Segment Start: Record set

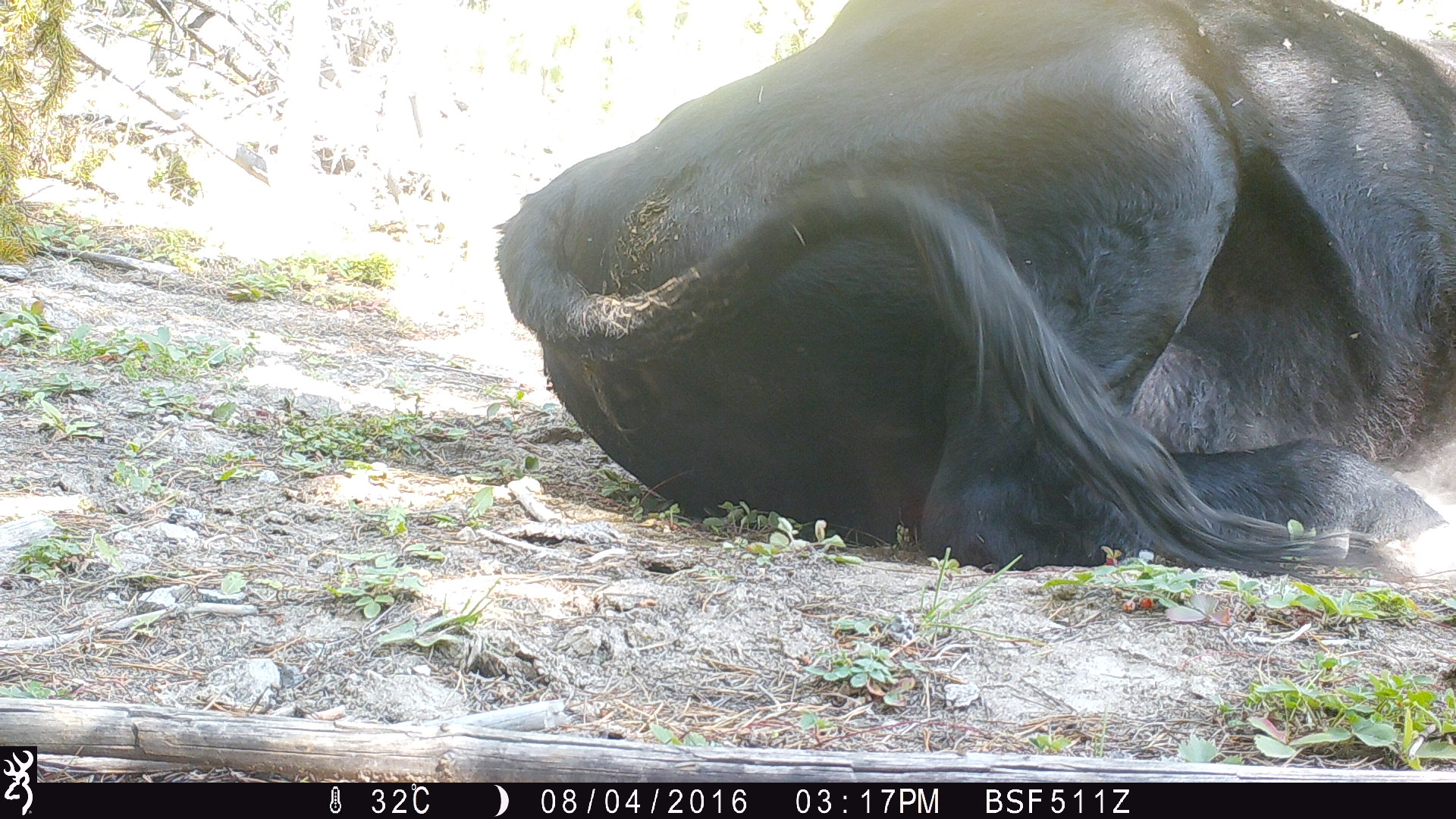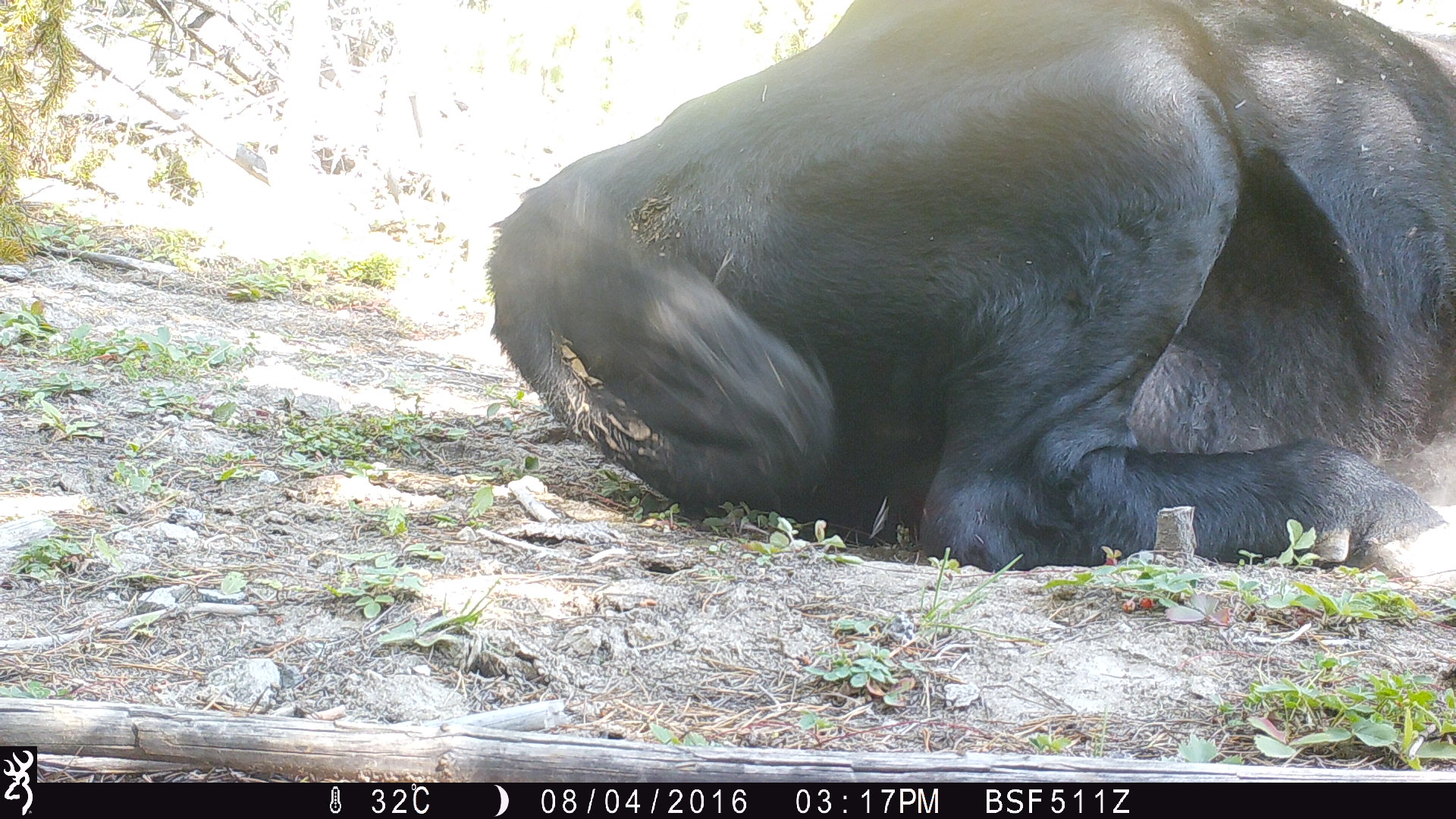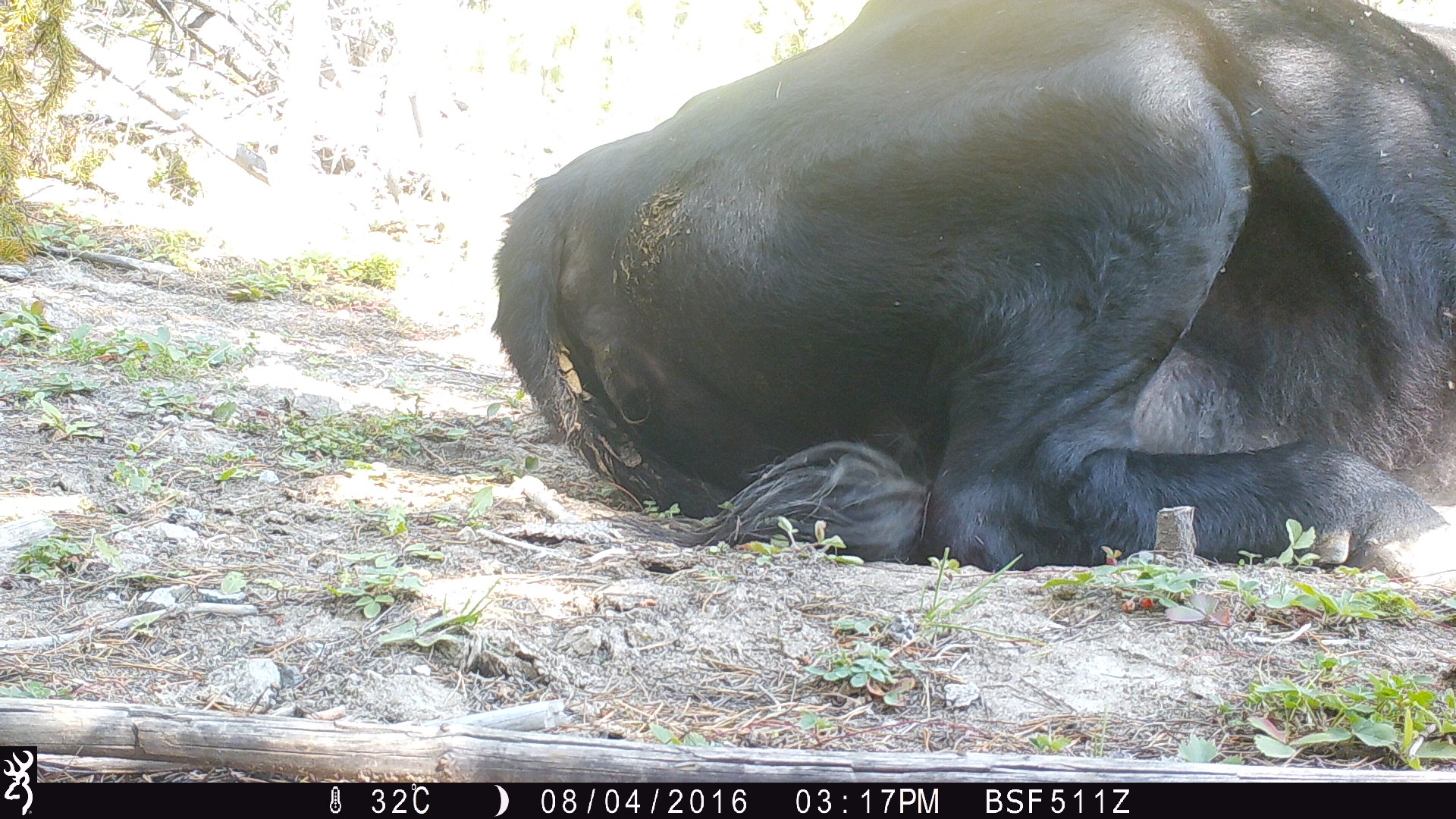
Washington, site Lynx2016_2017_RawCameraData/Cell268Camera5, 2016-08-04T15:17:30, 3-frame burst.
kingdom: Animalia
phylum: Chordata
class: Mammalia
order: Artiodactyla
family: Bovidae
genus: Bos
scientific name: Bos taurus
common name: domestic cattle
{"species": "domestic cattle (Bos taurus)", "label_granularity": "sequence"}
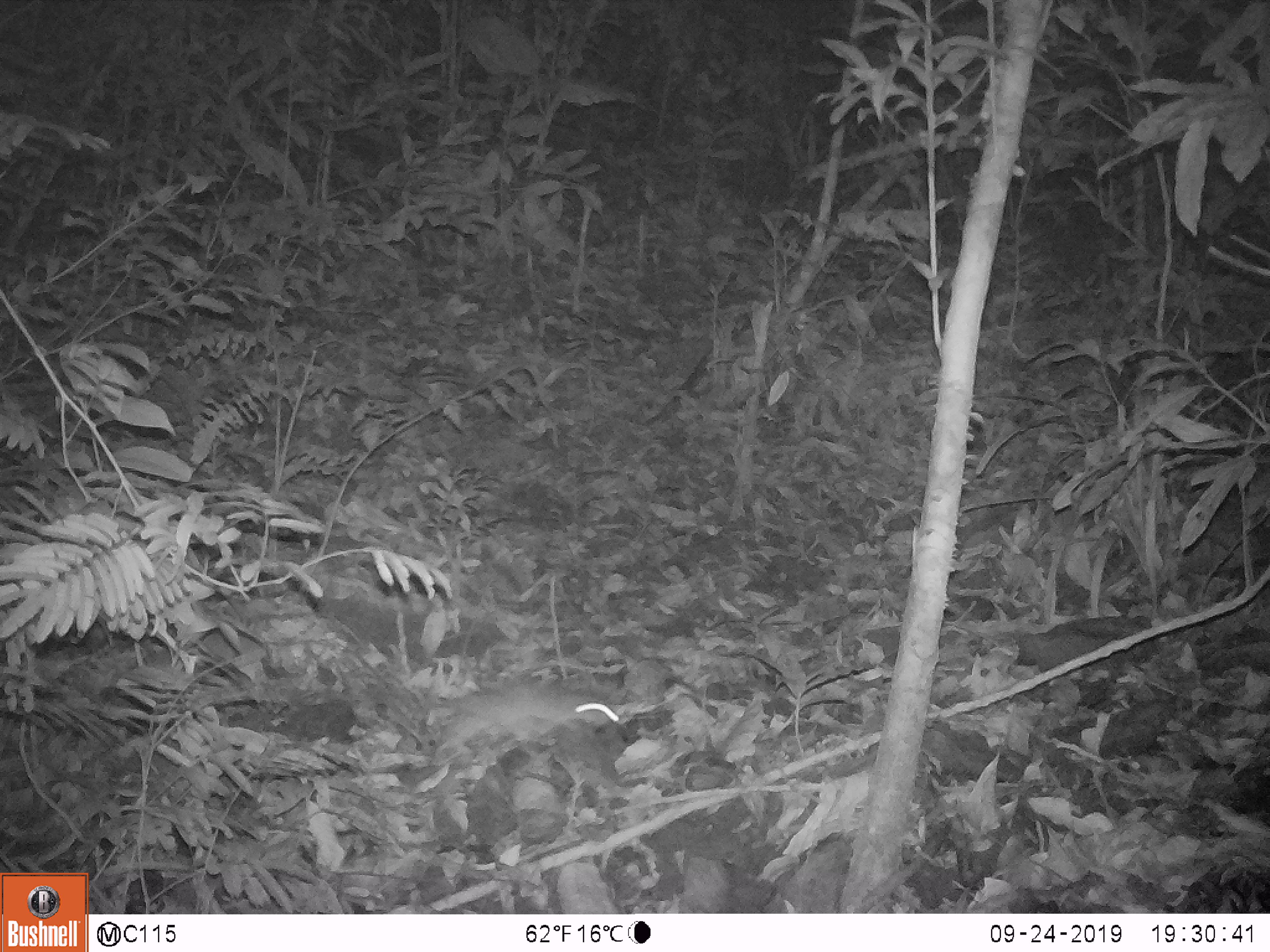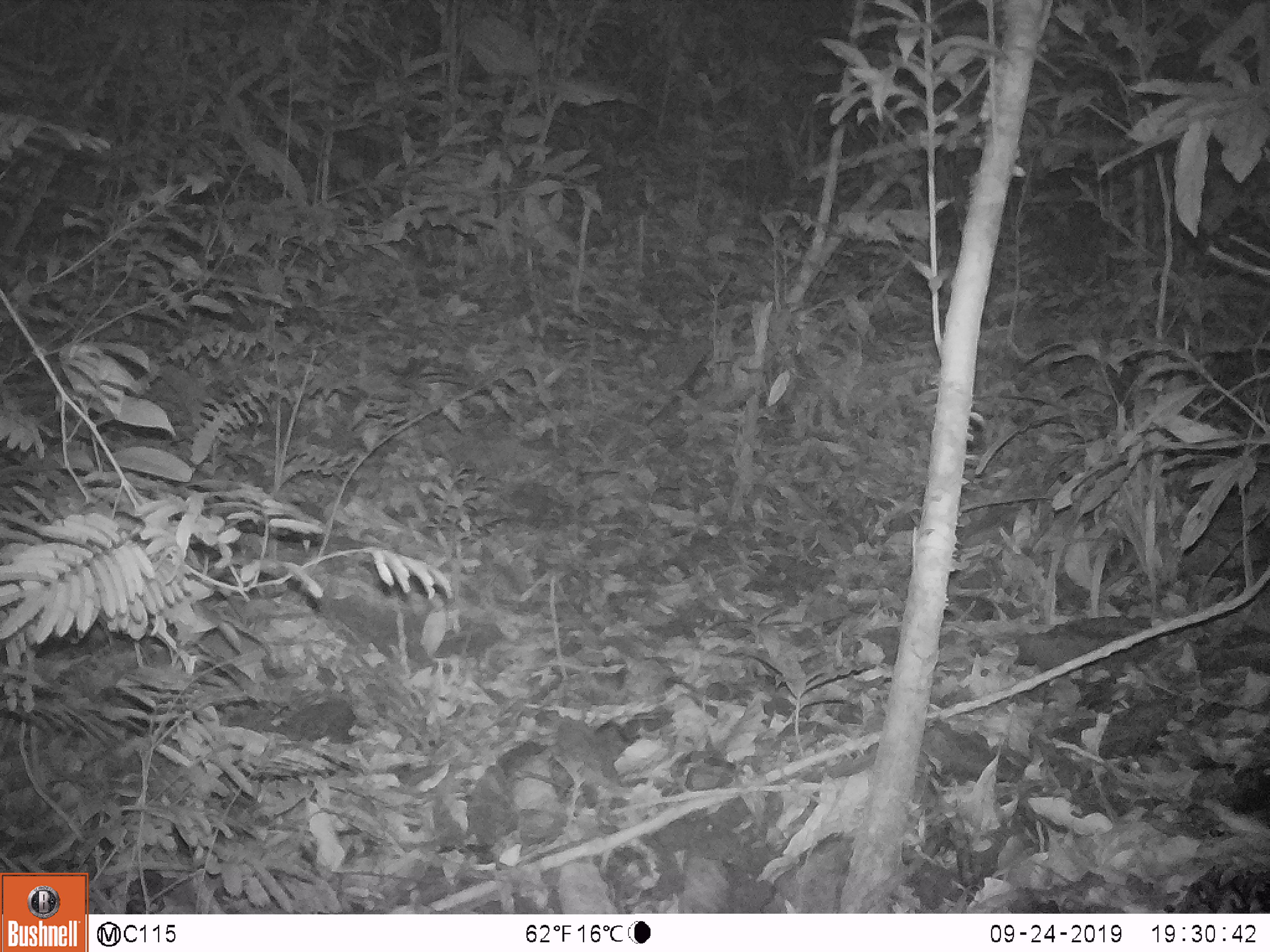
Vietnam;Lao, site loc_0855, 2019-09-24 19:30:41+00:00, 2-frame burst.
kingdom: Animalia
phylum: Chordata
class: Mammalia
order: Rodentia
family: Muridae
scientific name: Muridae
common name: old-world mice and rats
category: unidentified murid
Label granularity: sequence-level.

Segment End: Record set

Would you please return every line in the listing where "burst" shows up?

Washington, site Lynx2016_2017_RawCameraData/Cell268Camera5, 2016-08-04T15:17:30, 3-frame burst.
Vietnam;Lao, site loc_0855, 2019-09-24 19:30:41+00:00, 2-frame burst.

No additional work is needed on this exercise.